» TASK STATEMENT
Copy each of the following records word for word, keeping every line as it appears.
+ + +
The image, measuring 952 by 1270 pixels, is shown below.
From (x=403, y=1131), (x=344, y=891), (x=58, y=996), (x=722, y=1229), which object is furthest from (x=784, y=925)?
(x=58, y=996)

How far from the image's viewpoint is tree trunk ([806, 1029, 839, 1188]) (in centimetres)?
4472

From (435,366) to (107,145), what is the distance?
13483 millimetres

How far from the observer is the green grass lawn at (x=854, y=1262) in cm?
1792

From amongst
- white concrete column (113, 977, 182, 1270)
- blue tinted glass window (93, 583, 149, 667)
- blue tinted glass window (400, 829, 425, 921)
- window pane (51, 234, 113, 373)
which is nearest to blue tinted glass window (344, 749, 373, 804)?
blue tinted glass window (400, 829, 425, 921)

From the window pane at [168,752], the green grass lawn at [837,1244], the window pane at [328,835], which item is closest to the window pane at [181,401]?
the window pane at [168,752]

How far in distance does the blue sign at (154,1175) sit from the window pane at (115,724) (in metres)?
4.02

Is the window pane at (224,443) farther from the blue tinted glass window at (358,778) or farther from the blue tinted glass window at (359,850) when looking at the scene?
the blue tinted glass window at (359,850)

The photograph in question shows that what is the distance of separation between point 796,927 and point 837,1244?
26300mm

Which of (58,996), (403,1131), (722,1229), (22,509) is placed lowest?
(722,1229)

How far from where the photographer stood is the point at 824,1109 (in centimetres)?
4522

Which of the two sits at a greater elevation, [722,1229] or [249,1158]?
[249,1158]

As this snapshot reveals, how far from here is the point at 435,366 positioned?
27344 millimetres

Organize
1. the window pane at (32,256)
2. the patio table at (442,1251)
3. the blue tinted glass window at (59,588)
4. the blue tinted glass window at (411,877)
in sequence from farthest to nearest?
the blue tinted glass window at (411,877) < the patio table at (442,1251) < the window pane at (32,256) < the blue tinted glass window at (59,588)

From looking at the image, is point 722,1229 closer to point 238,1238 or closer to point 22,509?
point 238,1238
+ + +
» FULL ANSWER
The image, measuring 952 by 1270 pixels, is shown below.
From (x=403, y=1131), (x=344, y=891), (x=58, y=996), (x=722, y=1229), which object is furthest from (x=784, y=925)?
(x=58, y=996)

How far from the image's viewpoint is tree trunk ([806, 1029, 839, 1188]) (in centimetres)?
4472

From (435,366) to (107,145), what is the distance?
13483 millimetres

How far from the observer is the green grass lawn at (x=854, y=1262) in cm?
1792

From amongst
- white concrete column (113, 977, 182, 1270)
- blue tinted glass window (93, 583, 149, 667)
- blue tinted glass window (400, 829, 425, 921)
- window pane (51, 234, 113, 373)
which is nearest to blue tinted glass window (344, 749, 373, 804)?
blue tinted glass window (400, 829, 425, 921)

From the window pane at [168,752], the green grass lawn at [837,1244], the window pane at [328,835], which item is closest to the window pane at [181,401]?
the window pane at [168,752]

How far in distance does the blue sign at (154,1175) sit from the window pane at (115,724) (in metres)?
4.02

Is the window pane at (224,443) farther from the blue tinted glass window at (358,778) or farther from the blue tinted glass window at (359,850) when looking at the scene?
the blue tinted glass window at (359,850)

The photograph in question shows that what is the distance of separation between point 796,927 and point 837,1244?
26300mm

Which of (58,996), (403,1131), (722,1229), (22,509) is placed lowest?
(722,1229)

How far from where the photographer stood is the point at 824,1109 (in centimetres)?
4522

Which of the two sits at a greater elevation, [722,1229] or [249,1158]?
[249,1158]

As this snapshot reveals, how far from here is the point at 435,366 positioned?
27344 millimetres

Organize
1. the window pane at (32,256)
2. the patio table at (442,1251)
3. the blue tinted glass window at (59,588)
4. the blue tinted glass window at (411,877)
in sequence from farthest to nearest?
the blue tinted glass window at (411,877) < the patio table at (442,1251) < the window pane at (32,256) < the blue tinted glass window at (59,588)

From looking at the image, is point 722,1229 closer to point 238,1238 or closer to point 22,509?
point 238,1238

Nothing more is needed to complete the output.